== GIVEN REQUEST ==
Rewrite the records below, replacing "green grass" with "grassy patch" everywhere it occurs and leaving everything else unchanged.
>>>>
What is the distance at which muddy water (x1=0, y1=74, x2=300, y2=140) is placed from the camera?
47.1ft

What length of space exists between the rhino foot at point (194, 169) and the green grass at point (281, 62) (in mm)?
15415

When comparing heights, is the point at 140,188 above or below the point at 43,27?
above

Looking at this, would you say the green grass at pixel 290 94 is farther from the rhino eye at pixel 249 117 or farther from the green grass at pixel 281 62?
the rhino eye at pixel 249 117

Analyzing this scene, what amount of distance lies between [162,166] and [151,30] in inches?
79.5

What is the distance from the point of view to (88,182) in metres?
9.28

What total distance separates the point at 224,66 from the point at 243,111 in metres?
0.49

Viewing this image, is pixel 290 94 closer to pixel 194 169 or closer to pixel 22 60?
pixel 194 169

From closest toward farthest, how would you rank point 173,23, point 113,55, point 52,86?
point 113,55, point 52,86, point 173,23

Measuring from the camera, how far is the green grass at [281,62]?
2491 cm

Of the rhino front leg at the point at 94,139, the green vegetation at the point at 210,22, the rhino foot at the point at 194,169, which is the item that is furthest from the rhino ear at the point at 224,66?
<<<<
== OUTPUT BELOW ==
What is the distance at which muddy water (x1=0, y1=74, x2=300, y2=140) is placed from the camera?
47.1ft

What length of space exists between the rhino foot at point (194, 169) and the grassy patch at point (281, 62) (in mm)?
15415

When comparing heights, is the point at 140,188 above or below the point at 43,27?
above

Looking at this, would you say the grassy patch at pixel 290 94 is farther from the rhino eye at pixel 249 117 or farther from the grassy patch at pixel 281 62?
the rhino eye at pixel 249 117

Analyzing this scene, what amount of distance lies between [162,166] and [151,30] in inches?
79.5

What is the distance from the point of view to (88,182) in metres?
9.28

What total distance separates the point at 224,66 from the point at 243,111 in metres?
0.49

Viewing this image, is pixel 290 94 closer to pixel 194 169 or closer to pixel 22 60?
pixel 194 169

From closest toward farthest, how would you rank point 173,23, point 113,55, point 52,86?
point 113,55, point 52,86, point 173,23

Measuring from the camera, how far is the grassy patch at [281,62]?
2491 cm

Of the rhino front leg at the point at 94,139, the green vegetation at the point at 210,22, the rhino foot at the point at 194,169, which is the item that is furthest from the rhino ear at the point at 224,66?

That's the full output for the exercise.